Justiça nega habeas corpus a três foragidos por estupro coletivo de adolescente
Um dos quatro foragidos no caso do estupro coletivo de uma adolescente de 17 anos em Copacabana, na Zona Sul do Rio de Janeiro, se entregou à polícia na manhã desta terça-feira (3). Mattheus Verissimo Zoel Martins, de 19 anos, compareceu com sua defesa à 12ª DP (Copacabana), onde o caso é investigado. Todos os envolvidos já foram denunciados pelo Ministério Público do Rio de Janeiro e se tornaram réus.
Outros três investigados permanecem foragidos
Até a última atualização, outros três investigados seguiam foragidos: Bruno Felipe dos Santos Allegretti, de 18 anos; João Gabriel Xavier Bertho, de 19 anos; e Vitor Hugo Oliveira Simonin, de 18 anos. Há ainda um menor de idade investigado, cujo inquérito foi desmembrado e enviado ao Ministério Público para apreensão por fato análogo ao crime.
Habeas corpus negados pela Justiça
Anteriormente, a Justiça do Rio de Janeiro negou habeas corpus aos foragidos. Três dos quatro maiores de idade procurados pelo crime entraram com recurso para suspender a prisão, mas o desembargador Luiz Noronha Dantas, da 6ª Câmara Criminal, indeferiu os pedidos. O processo está em segredo de Justiça, impedindo a identificação dos autores dos recursos.

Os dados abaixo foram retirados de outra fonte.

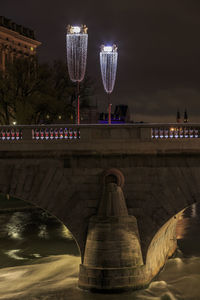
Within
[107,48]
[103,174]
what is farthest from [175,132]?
[107,48]

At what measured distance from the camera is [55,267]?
21547mm

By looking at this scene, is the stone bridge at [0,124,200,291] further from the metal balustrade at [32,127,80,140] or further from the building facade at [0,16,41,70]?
the building facade at [0,16,41,70]

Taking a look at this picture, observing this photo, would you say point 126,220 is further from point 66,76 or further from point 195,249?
point 66,76

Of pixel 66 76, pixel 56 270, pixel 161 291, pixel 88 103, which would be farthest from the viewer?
pixel 88 103

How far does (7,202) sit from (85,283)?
25994mm

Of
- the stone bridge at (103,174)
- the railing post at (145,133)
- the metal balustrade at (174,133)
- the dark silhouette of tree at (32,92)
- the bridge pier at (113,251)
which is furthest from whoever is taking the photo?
the dark silhouette of tree at (32,92)

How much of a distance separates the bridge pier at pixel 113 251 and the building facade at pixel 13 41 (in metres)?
60.5

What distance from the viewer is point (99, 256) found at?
16.5 metres

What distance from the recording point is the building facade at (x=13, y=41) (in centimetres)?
7575

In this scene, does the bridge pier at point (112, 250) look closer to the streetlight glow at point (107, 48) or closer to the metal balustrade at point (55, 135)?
the metal balustrade at point (55, 135)

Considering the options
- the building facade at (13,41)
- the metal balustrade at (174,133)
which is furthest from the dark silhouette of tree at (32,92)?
the building facade at (13,41)

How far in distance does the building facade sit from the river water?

Filho de subsecretário entre os foragidos
Vitor Hugo Oliveira Simonin, um dos foragidos, é filho de José Carlos Costa Simonin, subsecretário estadual de Governança, Compliance e Gestão Administrativa, vinculado à Secretaria Estadual de Desenvolvimento Social e Direitos Humanos. A secretária Rosangela Gomes emitiu nota nas redes sociais repudiando as acusações e afirmando total solidariedade à vítima e sua família.
O governo do estado também se manifestou, reafirmando repúdio ao ato de violência e compromisso com a proteção da dignidade humana. A Secretaria da Mulher está prestando apoio psicológico e jurídico à adolescente e sua família.
Detalhes do caso
O estupro coletivo ocorreu na noite de 31 de janeiro, em um apartamento na Rua Ministro Viveiros de Castro, em Copacabana. A vítima foi convidada por um ex-namorado adolescente e, segundo o inquérito, foi forçada a praticar sexo oral e sofreu penetração por todos os presentes, além de agressões físicas.
Câmeras de segurança registraram a chegada dos jovens e a entrada da adolescente, bem como sua saída do imóvel. Mensagens de WhatsApp entre a vítima e o menor foram incluídas no inquérito, mostrando a combinação do encontro.
Laudo pericial e defesa
O exame de corpo de delito apontou lesões compatíveis com violência física, incluindo infiltrado hemorrágico e escoriação na região genital, além de sangue no canal vaginal. Materiais foram coletados para exames de DNA.
A defesa de João Gabriel Bertho emitiu nota negando veementemente a ocorrência de estupro, alegando que a jovem permitiu a presença dos rapazes no quarto e que imagens mostram ela se despedindo com um sorriso. A defesa contesta a falta de oportunidade para o acusado se defender perante a polícia.